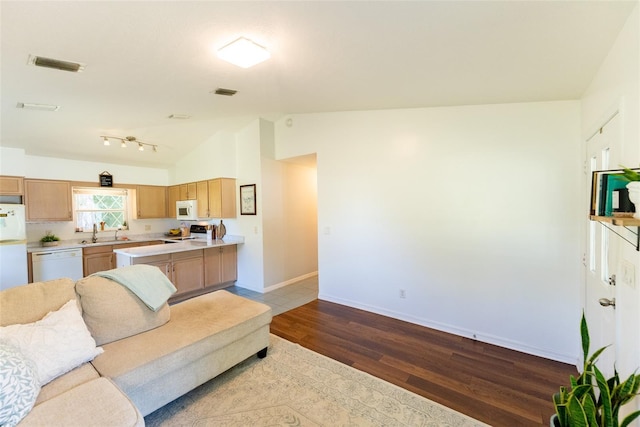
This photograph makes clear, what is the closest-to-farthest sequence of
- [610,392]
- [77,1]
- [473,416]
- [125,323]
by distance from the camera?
[610,392], [77,1], [473,416], [125,323]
══════
WORK TO BE COMPLETED:
Rewrite all the records above, replacing "camera" with "lens" and keeping everything else as it is. Leave the pictures out of your answer.

TASK OUTPUT:
This photograph makes clear, what is the closest-to-farthest sequence of
- [610,392]
- [77,1]
- [473,416]
- [125,323]
by distance from the lens?
[610,392], [77,1], [473,416], [125,323]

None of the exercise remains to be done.